ENTRIES>
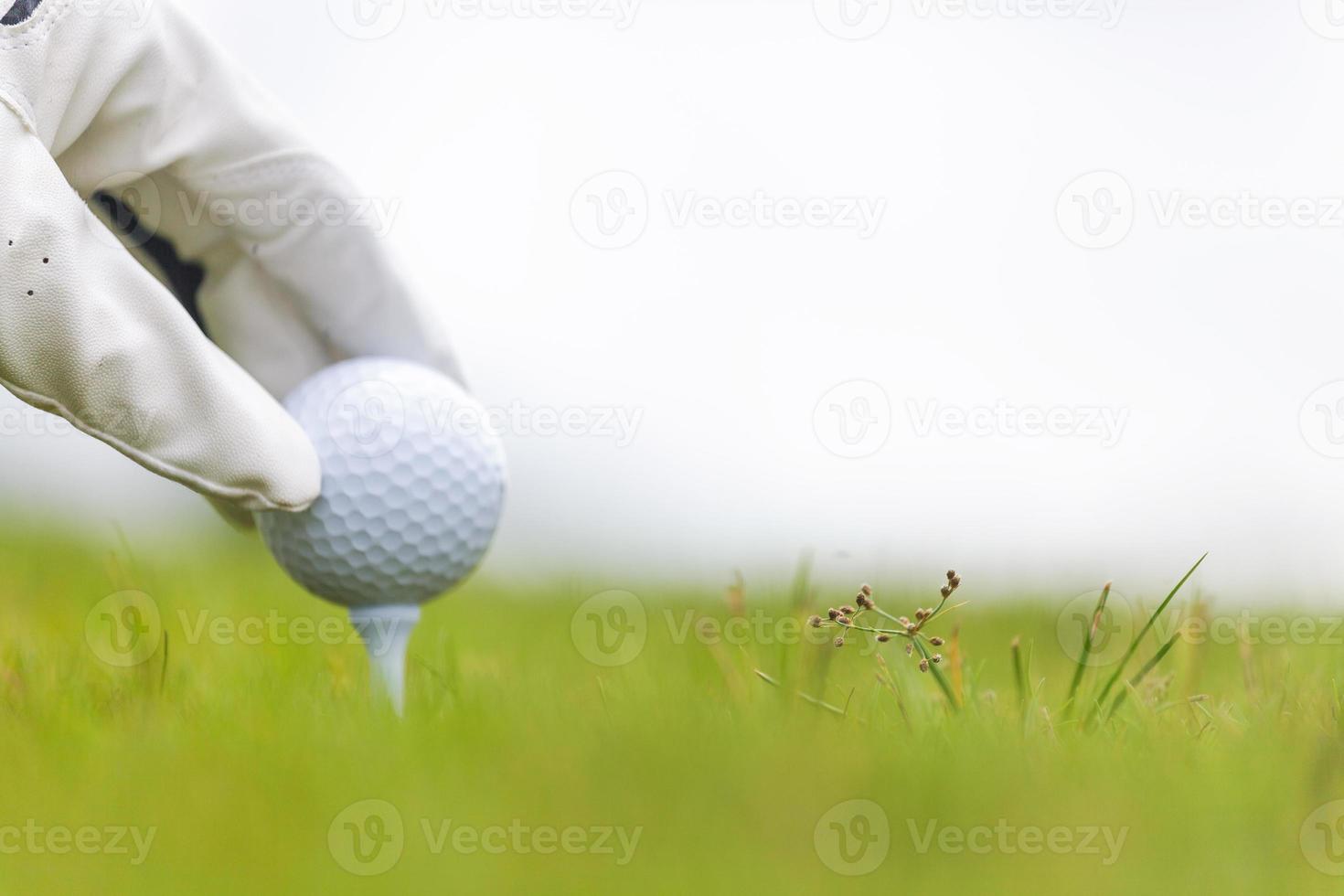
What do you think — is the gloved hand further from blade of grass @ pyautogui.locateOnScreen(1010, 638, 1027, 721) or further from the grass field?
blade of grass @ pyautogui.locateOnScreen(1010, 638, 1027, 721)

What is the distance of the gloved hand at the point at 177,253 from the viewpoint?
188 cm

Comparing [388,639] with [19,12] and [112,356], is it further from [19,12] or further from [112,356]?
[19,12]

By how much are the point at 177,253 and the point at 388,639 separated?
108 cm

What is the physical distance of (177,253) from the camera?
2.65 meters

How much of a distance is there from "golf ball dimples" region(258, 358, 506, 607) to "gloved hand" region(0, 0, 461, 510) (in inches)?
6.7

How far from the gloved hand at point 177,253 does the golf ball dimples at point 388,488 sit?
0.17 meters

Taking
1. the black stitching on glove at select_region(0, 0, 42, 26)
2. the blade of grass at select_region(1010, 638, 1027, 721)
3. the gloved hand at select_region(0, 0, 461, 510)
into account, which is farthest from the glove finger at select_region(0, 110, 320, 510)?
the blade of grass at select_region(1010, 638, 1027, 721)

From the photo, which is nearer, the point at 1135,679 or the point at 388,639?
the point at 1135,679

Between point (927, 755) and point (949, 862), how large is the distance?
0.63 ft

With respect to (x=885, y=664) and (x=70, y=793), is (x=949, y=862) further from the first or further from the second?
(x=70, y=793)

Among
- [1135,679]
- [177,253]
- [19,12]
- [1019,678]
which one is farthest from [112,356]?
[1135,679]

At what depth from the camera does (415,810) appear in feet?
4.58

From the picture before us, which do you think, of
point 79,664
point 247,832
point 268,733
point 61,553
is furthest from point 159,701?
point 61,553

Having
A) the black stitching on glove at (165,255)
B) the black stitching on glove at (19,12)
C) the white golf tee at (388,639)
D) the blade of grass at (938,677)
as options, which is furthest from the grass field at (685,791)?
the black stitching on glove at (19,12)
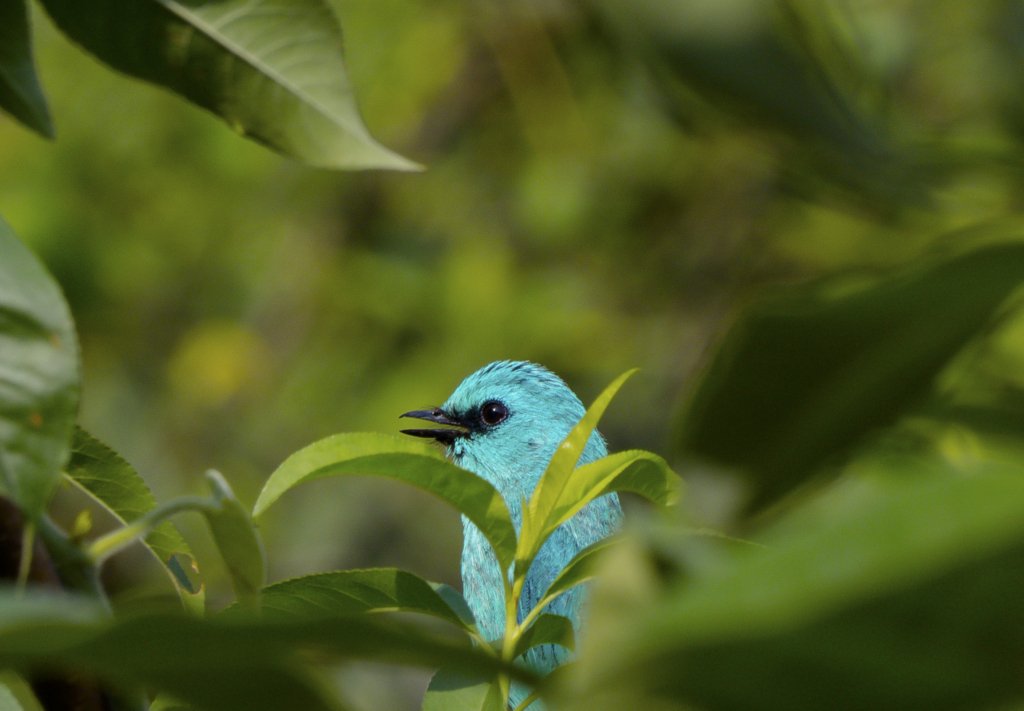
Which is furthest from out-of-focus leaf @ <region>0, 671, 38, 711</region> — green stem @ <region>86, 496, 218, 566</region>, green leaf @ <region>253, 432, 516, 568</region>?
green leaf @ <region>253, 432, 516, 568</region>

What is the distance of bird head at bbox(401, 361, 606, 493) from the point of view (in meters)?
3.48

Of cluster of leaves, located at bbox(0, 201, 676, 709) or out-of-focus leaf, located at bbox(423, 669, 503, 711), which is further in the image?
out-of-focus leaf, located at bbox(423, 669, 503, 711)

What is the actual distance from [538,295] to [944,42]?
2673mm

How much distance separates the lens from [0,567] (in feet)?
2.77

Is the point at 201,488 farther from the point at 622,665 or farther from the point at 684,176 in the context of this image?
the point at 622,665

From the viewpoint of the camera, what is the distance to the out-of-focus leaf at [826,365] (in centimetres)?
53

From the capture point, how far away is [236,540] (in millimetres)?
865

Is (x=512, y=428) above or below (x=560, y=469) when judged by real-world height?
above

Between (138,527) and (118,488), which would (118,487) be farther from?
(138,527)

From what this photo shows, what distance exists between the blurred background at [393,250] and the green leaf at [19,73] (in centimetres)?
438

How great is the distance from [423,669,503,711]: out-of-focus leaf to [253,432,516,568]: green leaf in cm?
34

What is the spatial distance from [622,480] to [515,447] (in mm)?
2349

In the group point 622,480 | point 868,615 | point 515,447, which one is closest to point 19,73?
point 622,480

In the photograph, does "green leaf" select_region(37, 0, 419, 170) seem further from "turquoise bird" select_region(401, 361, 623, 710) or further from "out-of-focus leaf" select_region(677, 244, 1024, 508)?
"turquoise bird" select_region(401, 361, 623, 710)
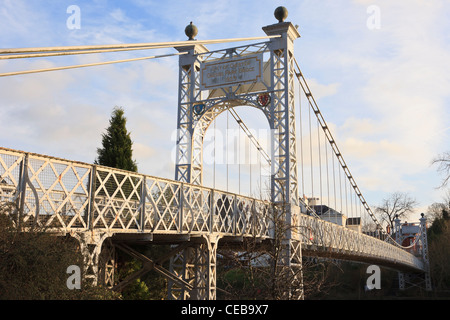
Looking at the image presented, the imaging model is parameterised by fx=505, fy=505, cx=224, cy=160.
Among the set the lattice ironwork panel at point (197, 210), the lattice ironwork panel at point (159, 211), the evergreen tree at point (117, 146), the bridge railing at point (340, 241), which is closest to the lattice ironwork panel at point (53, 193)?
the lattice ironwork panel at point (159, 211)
--
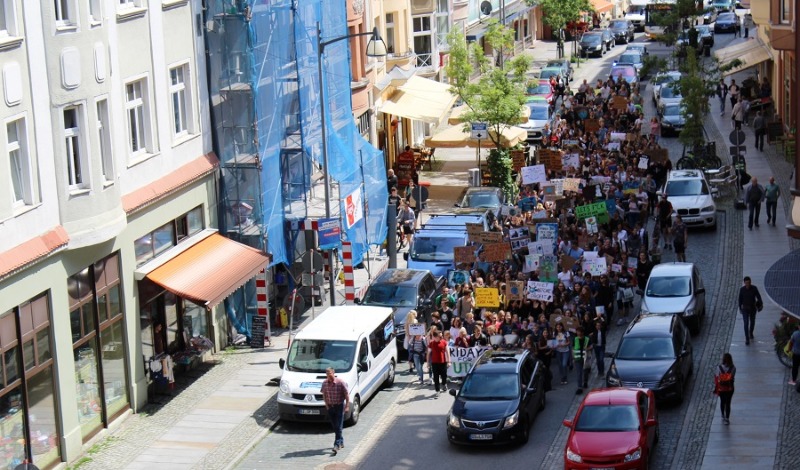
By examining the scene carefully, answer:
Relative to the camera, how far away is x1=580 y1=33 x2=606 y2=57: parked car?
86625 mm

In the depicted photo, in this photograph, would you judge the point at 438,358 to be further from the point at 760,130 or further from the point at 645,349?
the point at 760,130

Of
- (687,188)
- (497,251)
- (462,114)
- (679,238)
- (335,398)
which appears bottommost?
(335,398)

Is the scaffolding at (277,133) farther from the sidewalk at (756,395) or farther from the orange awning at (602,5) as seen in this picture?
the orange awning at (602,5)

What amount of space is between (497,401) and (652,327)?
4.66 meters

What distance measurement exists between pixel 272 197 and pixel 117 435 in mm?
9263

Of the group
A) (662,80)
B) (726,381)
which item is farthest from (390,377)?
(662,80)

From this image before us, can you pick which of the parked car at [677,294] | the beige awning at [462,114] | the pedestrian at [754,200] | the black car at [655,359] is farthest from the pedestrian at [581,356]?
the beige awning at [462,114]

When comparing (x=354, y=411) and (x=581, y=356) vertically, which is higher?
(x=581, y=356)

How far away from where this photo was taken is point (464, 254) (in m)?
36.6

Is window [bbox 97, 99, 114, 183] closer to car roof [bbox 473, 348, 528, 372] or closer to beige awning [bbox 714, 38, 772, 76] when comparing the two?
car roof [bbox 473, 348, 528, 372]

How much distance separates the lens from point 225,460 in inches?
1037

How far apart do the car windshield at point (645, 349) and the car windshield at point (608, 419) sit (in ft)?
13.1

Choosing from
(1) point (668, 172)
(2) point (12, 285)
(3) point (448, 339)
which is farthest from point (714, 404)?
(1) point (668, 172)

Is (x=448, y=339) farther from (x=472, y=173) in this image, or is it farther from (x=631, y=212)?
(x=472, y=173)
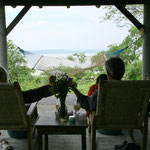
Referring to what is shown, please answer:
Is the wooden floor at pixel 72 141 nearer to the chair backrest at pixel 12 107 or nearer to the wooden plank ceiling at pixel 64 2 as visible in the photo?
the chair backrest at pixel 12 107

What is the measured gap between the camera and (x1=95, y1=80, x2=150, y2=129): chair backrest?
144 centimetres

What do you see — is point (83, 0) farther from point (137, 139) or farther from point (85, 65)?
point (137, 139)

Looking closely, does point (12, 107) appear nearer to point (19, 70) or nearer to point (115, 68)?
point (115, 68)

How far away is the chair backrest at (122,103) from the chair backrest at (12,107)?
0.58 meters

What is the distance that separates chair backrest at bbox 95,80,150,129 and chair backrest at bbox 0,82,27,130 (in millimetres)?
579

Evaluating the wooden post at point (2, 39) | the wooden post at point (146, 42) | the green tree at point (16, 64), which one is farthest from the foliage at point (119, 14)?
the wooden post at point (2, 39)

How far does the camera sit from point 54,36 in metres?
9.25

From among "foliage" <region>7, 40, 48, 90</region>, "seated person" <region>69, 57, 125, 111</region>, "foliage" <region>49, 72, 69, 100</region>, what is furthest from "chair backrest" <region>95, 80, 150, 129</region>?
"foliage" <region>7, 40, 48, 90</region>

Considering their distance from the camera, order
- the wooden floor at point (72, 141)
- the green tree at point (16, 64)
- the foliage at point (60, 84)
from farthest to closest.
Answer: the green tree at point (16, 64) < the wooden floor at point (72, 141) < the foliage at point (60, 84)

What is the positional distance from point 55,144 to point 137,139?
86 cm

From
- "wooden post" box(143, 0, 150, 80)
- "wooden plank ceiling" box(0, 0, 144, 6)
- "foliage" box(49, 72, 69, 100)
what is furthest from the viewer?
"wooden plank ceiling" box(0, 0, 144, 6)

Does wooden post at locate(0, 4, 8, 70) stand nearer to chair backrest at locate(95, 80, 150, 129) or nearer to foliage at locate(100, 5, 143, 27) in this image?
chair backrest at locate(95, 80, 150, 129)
---
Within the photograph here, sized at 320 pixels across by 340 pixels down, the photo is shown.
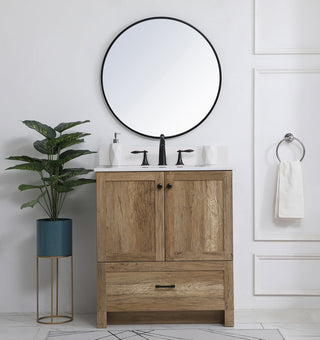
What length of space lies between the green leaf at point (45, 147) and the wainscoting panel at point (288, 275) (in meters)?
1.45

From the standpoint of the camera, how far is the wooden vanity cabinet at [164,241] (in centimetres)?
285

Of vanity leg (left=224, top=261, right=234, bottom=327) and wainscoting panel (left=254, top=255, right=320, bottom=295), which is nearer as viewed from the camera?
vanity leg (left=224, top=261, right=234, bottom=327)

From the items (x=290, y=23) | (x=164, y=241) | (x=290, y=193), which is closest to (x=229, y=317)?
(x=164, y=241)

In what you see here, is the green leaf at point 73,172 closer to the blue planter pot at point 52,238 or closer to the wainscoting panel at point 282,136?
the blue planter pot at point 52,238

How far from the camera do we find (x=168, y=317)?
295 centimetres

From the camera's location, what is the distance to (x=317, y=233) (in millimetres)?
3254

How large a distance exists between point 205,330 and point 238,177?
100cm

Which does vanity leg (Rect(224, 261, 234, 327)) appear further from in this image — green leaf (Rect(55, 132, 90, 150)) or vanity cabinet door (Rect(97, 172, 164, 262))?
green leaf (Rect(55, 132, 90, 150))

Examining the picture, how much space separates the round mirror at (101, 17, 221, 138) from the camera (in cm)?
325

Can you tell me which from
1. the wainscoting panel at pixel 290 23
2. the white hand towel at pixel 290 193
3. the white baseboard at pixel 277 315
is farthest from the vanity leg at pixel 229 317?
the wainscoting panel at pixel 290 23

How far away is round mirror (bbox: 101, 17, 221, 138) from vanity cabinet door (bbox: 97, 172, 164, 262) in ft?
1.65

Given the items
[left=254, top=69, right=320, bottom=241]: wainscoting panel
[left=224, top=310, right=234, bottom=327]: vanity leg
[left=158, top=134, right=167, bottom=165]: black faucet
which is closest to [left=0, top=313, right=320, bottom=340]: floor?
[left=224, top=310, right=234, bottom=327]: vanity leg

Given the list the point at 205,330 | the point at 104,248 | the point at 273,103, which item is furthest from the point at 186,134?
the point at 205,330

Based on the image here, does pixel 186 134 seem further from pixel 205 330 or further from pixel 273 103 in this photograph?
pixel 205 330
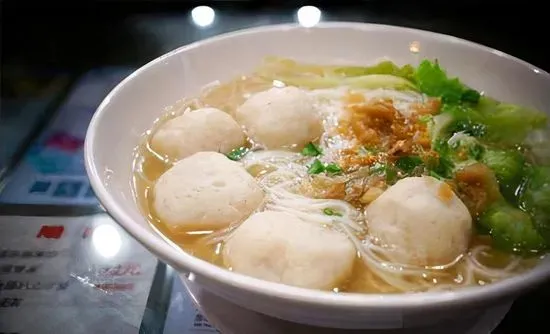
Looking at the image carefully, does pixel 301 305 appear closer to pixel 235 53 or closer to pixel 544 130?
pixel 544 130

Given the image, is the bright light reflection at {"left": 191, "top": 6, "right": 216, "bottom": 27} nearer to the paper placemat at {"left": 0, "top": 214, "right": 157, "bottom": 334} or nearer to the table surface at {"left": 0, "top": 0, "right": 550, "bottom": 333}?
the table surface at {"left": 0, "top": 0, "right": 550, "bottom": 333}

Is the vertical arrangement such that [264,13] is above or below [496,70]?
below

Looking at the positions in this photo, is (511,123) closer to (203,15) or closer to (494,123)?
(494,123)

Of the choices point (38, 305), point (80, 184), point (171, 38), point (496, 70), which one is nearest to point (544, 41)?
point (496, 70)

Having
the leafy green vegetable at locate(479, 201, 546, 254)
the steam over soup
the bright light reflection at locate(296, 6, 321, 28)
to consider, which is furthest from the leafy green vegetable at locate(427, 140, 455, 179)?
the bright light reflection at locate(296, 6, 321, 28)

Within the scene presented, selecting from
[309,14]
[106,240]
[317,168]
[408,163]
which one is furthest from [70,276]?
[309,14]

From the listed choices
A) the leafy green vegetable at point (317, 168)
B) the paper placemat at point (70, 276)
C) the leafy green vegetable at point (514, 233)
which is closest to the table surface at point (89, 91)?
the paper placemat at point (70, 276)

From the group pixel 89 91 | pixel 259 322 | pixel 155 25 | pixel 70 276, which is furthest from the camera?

EXERCISE BRIEF>
How many lines in the material above contain the word "surface"? Reply with only the number.

SOLUTION FOR THIS EXERCISE>
3